Exercise details → Print the passage from the teacher's introduction, from "Lawson followed this" up to and including "students singing songs.", copied exactly as it appears in the text.
═══ Text provided ═══
Boozhoo, Lindsay Ndizhiniskaaz

Lindsay Cavanaugh

 

Lindsay Cavanaugh will be teaching grade 9 Family Studies and grade 12 English in North Spirit Lake First Nation. Lindsay completed a Bachelor of Arts at Queen’s University and a Bachelor of Education at University of Victoria. She is from London, Ontario.

 

 

Greetings, my name is Lindsay. Objibwe, tears, stories, fantastic resources, diverse realities, and resilience. These are just a few of the nuggets from a fantastic week one at Teach for Canada’s Summer Enrichment Program. Teach For Canada is a not-for-profit that strives to connect ‘outstanding’ teachers with First Nations communities in Northern Ontario. I first heard of Teach For Canada just before I graduated teacher’s college and was looking for a job. I was impressed by the organization’s clear commitment to the communities and desire to better prepare and support teachers in the north. It was because this organization offers so much preparation and support that I felt confident enough as a new teacher to accept my offer to teach in North Spirit Lake First Nation.

 

 

Unfortunately many people have negative preconceived notions about teaching in northern communities. One of the speakers we heard this week, a teacher, Lawson, who had spent three and a half years teaching in Kashechewan First Nation, told us about his experience applying to teach up north. He began his session with an article he found after being invited for an interview with Kashechewan. This article had appeared in The National Post and was written by a teacher who had a not-so-fun experience teaching in Kashechewan. The letter told horrendous stories about students destroying her classroom, smearing feces along the wall, and hanging dead dogs in front of the principal’s house. With such accounts, it is no surprise why it is difficult to get committed teachers to go up north.

 

Lawson followed this anxiety-producing article with a letter he had written. A letter filled with gratitude. A letter beaming with hope. He showed us videos of students singing songs.

He told us stories of students working together and coming alive in his class. He also told us how important it is to tell positive stories about these communities.

To try not to add to discourses that simplify these communities, that perpetuate stereotypes, that reduce all students to ‘troubled kids in a troubled community.’ Certainly Indigenous communities have all been impacted by colonialism — the horrific national drive “to kill the Indian” and assimilate First Nations, Metis, Inuit (FNMI) peoples into the Canadian “body politic” as Duncan Campbell Scott would have hoped — but each and every community is different, and as such, copes with colonial trauma differently.
═══ Given records ═══
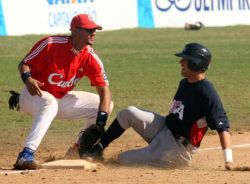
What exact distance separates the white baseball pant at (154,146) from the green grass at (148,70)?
97.2 inches

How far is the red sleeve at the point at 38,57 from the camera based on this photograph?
9.38 metres

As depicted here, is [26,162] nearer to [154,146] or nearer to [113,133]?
[113,133]

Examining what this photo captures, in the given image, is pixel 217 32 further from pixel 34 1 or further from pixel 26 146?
pixel 26 146

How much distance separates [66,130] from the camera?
12234 millimetres

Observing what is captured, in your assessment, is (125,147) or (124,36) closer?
(125,147)

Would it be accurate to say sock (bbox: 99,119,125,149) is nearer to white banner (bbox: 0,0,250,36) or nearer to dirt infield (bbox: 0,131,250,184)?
dirt infield (bbox: 0,131,250,184)

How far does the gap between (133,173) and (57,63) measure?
1.67 meters

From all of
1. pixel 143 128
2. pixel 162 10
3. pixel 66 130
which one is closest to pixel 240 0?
pixel 162 10

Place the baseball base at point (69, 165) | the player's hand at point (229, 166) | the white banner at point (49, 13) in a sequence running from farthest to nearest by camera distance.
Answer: the white banner at point (49, 13)
the baseball base at point (69, 165)
the player's hand at point (229, 166)

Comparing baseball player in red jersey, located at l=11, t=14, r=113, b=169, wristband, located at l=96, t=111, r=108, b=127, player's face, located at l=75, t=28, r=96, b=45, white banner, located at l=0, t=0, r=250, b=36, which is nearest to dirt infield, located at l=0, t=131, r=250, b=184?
wristband, located at l=96, t=111, r=108, b=127

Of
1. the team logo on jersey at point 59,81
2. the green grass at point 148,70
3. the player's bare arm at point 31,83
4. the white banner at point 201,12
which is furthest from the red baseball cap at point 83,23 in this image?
the white banner at point 201,12

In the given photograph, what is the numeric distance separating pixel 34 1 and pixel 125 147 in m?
16.9

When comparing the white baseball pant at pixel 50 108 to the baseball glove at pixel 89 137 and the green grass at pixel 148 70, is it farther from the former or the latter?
the green grass at pixel 148 70

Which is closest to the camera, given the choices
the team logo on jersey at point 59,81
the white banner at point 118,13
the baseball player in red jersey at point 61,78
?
the baseball player in red jersey at point 61,78
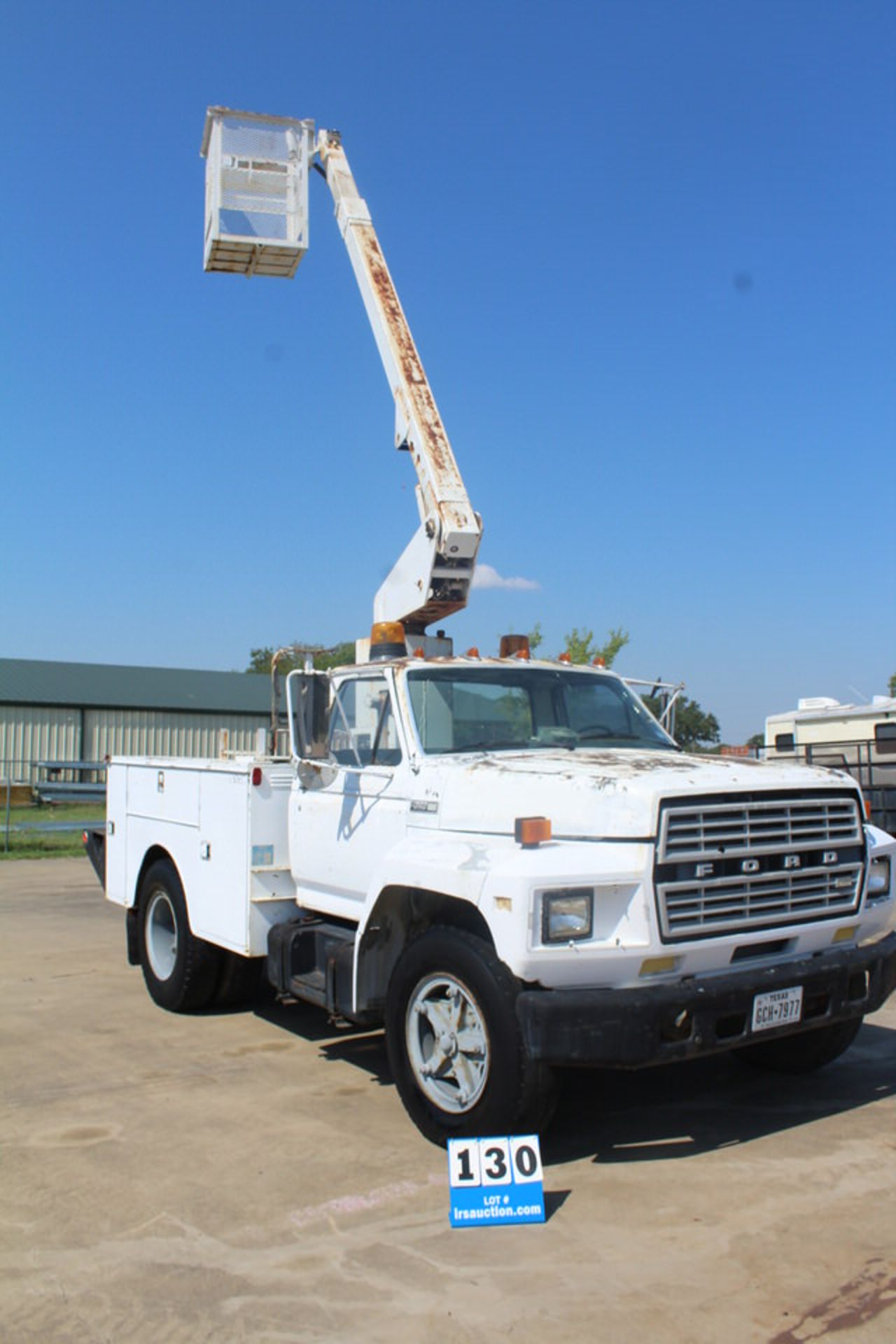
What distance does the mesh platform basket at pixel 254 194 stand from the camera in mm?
9961

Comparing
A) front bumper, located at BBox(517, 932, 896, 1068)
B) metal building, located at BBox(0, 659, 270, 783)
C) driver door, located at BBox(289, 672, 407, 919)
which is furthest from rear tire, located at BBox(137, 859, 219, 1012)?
metal building, located at BBox(0, 659, 270, 783)

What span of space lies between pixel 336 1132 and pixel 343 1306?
67.2 inches

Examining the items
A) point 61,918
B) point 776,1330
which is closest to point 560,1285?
point 776,1330

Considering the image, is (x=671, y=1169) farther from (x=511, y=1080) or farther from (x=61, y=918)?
(x=61, y=918)

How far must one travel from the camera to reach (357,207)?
10.3 m

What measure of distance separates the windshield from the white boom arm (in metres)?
1.98

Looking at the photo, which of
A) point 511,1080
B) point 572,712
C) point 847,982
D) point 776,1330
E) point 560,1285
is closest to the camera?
point 776,1330

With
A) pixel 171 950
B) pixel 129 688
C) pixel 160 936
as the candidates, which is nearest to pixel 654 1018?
pixel 171 950

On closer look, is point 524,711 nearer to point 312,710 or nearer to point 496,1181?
point 312,710

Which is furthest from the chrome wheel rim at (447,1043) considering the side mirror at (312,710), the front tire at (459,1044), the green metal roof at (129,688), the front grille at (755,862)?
the green metal roof at (129,688)

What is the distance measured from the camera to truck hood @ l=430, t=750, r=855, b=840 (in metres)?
4.74

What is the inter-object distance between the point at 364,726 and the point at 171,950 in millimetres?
2762

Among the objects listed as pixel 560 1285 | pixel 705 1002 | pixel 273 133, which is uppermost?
pixel 273 133

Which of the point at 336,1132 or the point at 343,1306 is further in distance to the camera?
the point at 336,1132
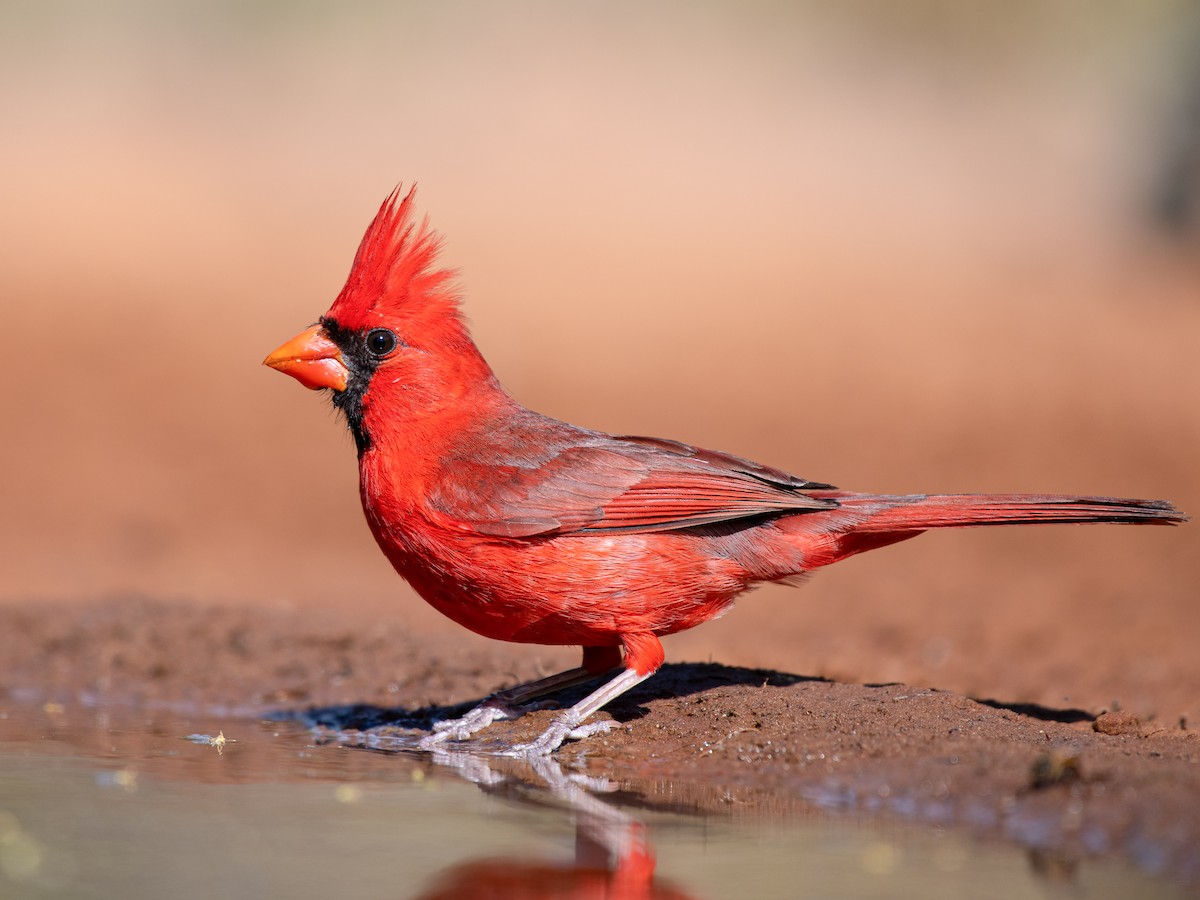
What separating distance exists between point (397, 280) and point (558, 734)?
1605mm

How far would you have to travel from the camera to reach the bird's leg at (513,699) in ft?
15.9

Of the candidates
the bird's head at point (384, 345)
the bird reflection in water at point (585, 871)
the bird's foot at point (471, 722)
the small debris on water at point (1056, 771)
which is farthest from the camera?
the bird's head at point (384, 345)

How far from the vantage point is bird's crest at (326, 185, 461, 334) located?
4902 millimetres

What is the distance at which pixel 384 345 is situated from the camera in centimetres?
499

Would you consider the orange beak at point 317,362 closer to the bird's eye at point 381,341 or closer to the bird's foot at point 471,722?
the bird's eye at point 381,341

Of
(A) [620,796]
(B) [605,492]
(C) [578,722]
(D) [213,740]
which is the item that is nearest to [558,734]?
(C) [578,722]

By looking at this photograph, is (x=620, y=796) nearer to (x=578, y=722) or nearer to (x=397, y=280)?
(x=578, y=722)

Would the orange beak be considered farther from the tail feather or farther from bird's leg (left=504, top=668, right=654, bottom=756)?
the tail feather

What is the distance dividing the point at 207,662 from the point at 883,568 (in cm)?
550

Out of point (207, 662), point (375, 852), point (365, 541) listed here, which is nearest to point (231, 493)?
point (365, 541)

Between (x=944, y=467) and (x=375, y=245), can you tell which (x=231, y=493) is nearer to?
(x=944, y=467)

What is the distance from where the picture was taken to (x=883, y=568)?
1036cm

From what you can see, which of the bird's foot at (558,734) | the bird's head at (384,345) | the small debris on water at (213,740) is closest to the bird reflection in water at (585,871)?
the bird's foot at (558,734)

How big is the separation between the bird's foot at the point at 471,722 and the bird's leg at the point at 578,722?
0.26 metres
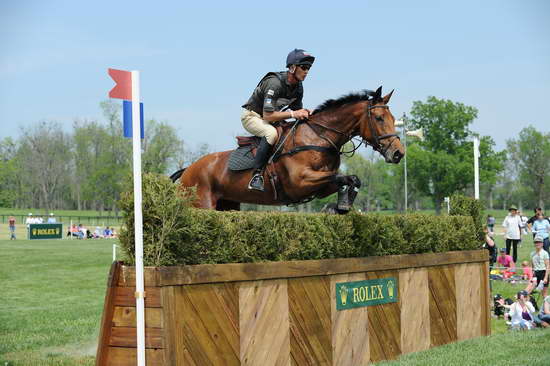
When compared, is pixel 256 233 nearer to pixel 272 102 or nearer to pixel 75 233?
pixel 272 102

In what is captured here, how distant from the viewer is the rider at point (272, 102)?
7148 mm

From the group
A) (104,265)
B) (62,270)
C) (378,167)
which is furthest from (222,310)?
(378,167)

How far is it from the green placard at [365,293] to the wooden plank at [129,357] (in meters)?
2.50

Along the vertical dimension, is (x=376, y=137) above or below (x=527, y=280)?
above

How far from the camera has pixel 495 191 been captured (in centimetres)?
11100

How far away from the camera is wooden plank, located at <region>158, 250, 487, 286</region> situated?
513 cm

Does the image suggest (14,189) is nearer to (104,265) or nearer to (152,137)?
(152,137)

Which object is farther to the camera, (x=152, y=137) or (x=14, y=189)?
(x=14, y=189)

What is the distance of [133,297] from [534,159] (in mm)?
88202

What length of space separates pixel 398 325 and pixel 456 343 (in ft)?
4.18

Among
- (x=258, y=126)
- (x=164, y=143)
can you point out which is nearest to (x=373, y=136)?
(x=258, y=126)

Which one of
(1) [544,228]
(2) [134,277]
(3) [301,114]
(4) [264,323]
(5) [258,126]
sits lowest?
(4) [264,323]

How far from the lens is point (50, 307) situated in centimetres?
1194

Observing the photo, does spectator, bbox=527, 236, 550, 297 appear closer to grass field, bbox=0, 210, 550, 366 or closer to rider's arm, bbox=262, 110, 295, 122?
grass field, bbox=0, 210, 550, 366
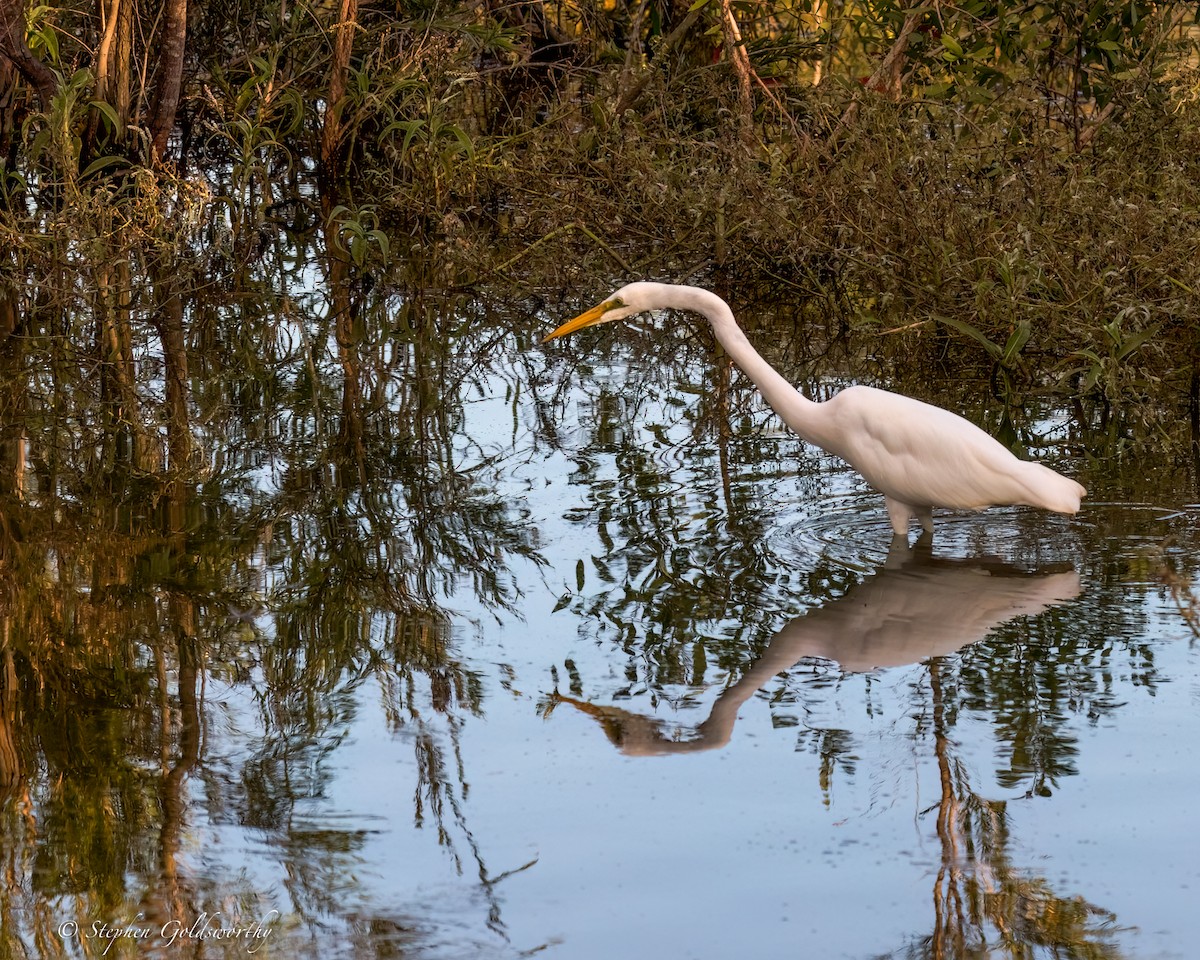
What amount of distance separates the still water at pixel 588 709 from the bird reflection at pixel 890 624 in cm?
1

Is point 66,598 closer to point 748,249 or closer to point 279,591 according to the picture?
point 279,591

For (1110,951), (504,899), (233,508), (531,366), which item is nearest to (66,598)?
(233,508)

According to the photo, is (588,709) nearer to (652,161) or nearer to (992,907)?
(992,907)

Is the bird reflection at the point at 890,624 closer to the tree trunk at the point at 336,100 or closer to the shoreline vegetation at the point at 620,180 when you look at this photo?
the shoreline vegetation at the point at 620,180

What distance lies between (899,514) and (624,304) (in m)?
1.16

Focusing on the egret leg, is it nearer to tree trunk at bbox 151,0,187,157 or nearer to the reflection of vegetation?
the reflection of vegetation

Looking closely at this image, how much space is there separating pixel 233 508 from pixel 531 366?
2.46 m

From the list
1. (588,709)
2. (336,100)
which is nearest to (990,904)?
(588,709)

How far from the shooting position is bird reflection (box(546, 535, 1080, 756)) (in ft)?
12.1

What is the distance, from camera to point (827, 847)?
3.11 m

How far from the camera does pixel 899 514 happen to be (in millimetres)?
5012

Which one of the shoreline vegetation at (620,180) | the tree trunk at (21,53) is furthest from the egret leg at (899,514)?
the tree trunk at (21,53)

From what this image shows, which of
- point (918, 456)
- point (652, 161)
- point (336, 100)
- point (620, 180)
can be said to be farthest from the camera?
point (336, 100)
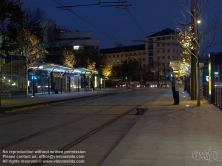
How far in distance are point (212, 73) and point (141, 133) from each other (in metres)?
12.7

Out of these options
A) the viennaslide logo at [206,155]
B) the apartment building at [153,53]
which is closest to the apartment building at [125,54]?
the apartment building at [153,53]

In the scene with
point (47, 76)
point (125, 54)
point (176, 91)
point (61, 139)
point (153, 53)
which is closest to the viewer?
point (61, 139)

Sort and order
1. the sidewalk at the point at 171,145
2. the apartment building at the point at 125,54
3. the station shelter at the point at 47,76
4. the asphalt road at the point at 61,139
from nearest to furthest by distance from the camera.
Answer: the sidewalk at the point at 171,145, the asphalt road at the point at 61,139, the station shelter at the point at 47,76, the apartment building at the point at 125,54

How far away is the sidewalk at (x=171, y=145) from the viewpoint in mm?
8305

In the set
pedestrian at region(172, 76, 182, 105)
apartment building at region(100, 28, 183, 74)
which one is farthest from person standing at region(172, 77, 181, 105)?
apartment building at region(100, 28, 183, 74)

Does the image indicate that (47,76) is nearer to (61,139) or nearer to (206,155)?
(61,139)

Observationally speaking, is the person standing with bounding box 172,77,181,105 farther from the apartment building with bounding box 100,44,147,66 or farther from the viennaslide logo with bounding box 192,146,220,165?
the apartment building with bounding box 100,44,147,66

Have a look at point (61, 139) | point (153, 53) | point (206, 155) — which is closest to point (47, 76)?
point (61, 139)

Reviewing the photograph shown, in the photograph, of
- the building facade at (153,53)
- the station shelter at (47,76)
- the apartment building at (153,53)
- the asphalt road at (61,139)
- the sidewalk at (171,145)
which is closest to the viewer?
the sidewalk at (171,145)

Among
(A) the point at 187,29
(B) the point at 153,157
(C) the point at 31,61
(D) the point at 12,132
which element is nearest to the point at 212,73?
(A) the point at 187,29

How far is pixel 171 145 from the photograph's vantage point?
10.0m

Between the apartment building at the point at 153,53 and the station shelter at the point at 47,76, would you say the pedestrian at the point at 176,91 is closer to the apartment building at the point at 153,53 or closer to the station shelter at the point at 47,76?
the station shelter at the point at 47,76

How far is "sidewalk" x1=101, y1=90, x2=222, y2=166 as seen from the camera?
27.2 ft

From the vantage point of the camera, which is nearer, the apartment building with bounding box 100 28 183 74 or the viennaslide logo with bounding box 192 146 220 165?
the viennaslide logo with bounding box 192 146 220 165
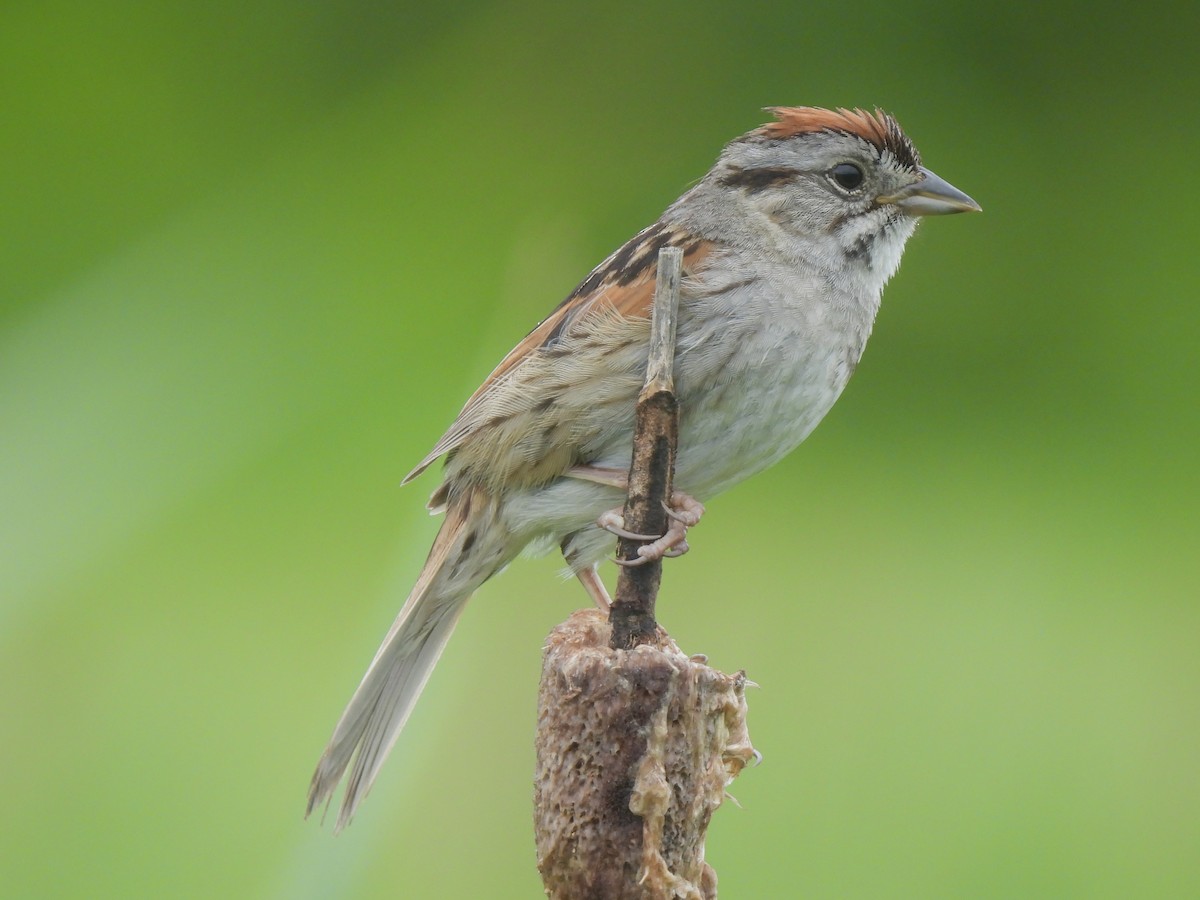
═══
Answer to the problem →
Lawson followed this anxiety-producing article with a letter he had written. A letter filled with gratitude. A letter beaming with hope. He showed us videos of students singing songs.